With Rua Tipoki and Rico Gear the latest All Blacks to sign up to play out their remaining rugby days at an English club, rumblings from both sides of the globe continue apace about the plundering of southern hemisphere players by British and French rugby clubs who, even though often produce average and ordinary rugby styles, can lure with the big money.
Worries can be seen by both sides with the All Blacks' plummeting first fifteen stocks taking a nose dive as a main cause of concern for the future of their winning record. In England too, the induction of foreign imports into their club teams mean that with a bulky ex-All Black lumbering centre stage, there is no room for fresh local talent to rise through the ranks.

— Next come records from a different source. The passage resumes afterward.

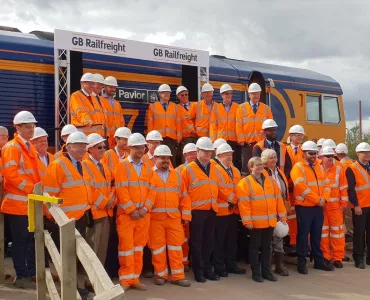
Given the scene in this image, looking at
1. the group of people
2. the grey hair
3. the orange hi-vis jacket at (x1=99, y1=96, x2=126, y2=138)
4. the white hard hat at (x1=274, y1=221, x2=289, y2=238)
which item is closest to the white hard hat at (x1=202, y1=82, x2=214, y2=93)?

In this day and age it is normal for every New Zealander under the age of 35 with even a mild sense of adventure to get out of antipodean isolation and explore the big bad world. Add to this they are being offered the kind of money that the average Kiwi can only attain by winning lotto, and you have a no-brainer situation on why these players are tempted to leave and enjoy a different experience (not to mention a few warm ales in some of the finest country pubs in the world).

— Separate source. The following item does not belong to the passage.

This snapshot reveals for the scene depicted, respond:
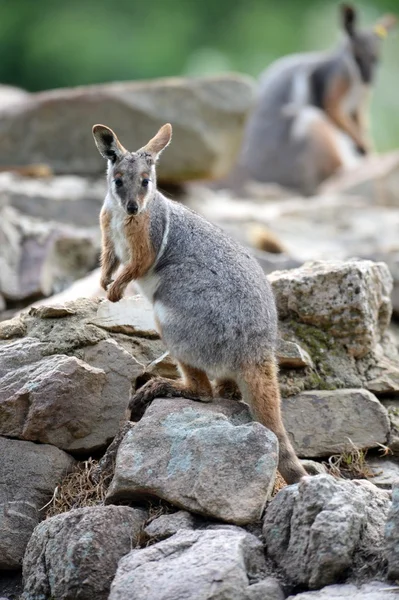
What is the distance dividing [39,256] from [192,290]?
4093 mm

But New Zealand rugby (for now) is not the real loser in this situation. The British youngsters whose places are stolen by aging international players who have been paid the big money by these English clubs are the ones that miss out. And of course, the English rugby team. With the pig-headed English club bosses refusing to foster local talent or – when it is fostered – refusing to release their players for international duties, it is no small wonder England have fallen so dramatically from grace since their 2003 World cup winning campaign - just proving again that greed is not good and it certainly doesn't make for good rugby either.